MIAC is one of seventy so-called fusion centers created in 2006 by the Bush administration as part of its post-9-11 program. It combines the intelligence gathering capabilities of the Department of Homeland Security with information developed by federal, state and local agencies to create a shared pool of knowledge about terrorist threats, criminal activities and other problems as the center sees them. This report also carried the imprimatur of the Missouri Highway Patrol, and Missouri troopers have every reason to be wary of militia-types ever since Patrolman Jimmie Linegar was gunned down in 1985 by a white supremacist from Idaho.

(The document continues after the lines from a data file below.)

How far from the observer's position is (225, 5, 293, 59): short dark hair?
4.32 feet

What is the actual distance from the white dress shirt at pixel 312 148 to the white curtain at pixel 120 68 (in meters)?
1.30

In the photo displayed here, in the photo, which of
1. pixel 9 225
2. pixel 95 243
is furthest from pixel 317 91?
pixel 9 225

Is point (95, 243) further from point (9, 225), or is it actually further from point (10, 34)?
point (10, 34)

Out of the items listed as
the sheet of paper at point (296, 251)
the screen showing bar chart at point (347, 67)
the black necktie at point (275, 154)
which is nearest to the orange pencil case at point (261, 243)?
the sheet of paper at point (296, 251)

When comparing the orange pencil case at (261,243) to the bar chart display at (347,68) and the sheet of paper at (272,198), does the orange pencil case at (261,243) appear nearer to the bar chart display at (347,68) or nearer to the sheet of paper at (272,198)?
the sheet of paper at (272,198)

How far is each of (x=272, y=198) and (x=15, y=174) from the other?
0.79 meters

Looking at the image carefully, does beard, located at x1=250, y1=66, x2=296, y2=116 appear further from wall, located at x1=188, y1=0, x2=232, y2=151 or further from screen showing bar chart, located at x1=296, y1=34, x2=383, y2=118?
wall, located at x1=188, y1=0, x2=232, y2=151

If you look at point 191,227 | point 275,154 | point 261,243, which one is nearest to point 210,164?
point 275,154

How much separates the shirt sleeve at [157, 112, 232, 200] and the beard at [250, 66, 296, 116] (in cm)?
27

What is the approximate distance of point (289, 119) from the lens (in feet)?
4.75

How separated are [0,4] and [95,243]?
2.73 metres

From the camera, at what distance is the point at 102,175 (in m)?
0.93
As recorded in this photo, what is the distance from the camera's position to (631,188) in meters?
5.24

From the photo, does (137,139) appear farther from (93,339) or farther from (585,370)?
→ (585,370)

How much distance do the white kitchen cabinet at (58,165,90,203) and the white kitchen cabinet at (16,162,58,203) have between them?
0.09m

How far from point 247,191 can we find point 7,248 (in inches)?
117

Nevertheless, the report has caused a small gusher of anger and vitriol to erupt on one of the many websites that populate the far right blogosphere. Radio personality Rush Limbaugh reported on it in a state of virtual outrage. Former Georgia Congressman Bob Barr and sitting congressman from Texas Ron Paul joined Charles Baldwin in a letter of rebuke to Missouri Governor Jay Nixon. In 1988, Paul had run for president on the Libertarian Party ticket; and in 2008 Bob Barr did the same thing. Meanwhile, Charles Baldwin had been the Constitution Party’s nominee for president in 2008. And the MIAC report, in one of its most contested passages, claimed: “Militia members most commonly associate with 3rd party political groups. It is not uncommon for militia members to display Constitution Party, Campaign for Liberty or Libertarian material. These members are usually supporters of former Presidential Candidate: Ron Paul, Chuck Baldwin and Bob Barr.”
Hence the indignation of said Paul, Baldwin and Barr; the State of Missouri, in an intelligence advisory report to law enforcement personnel, had decided that terrorists were among their followers. In a March 20 letter to Governor Jay Nixon, the three politicians asked that the advisory report be withdrawn. Three days later, on March 23, John M. Britt, director of the Department of Public Safety wrote back: “Portions of that report may be easily construed by readers as offensive to certain political candidates or to those candidates themselves. I regret that those components were ultimately included in the final report issued by the MIAC.” When re-issued by the State of Missouri, Britt promised, their three names would be excised.
In effect, the MIAC report is now a dead letter; and perhaps it should be so. As an analytical document it was a mish-mash of truths and almost truths and simply bad conjectures. It failed to distinguish between white nationalist mainstreamers, who seek to find a larger following for their views without resorting to violence or “terror,” and those vanguardists most likely to become bombers and killers in the future. And thus it failed to actually identify any so-called terrorists. As a law enforcement intelligence finding, it actually finds nothing.
The controversy surrounding the report, however, may have illuminated at least some of what it was trying to describe. On one website, a responder claimed that only “sovereign” status rather than “14th Amendment privileges” could save real Americans. Another claimed (with the misspellings included) that, “After 9/11 some old East German Bolshevics “jews” who did mena stuff to Christians were used in the formation of Homeland Security.” A third post declared that “every member of the MIAC should be lynchmobbed asap.” As the debate on this web site rose and fell, the story of a future militia began to be written, and in the end that will tell us more than the MIAC report itself.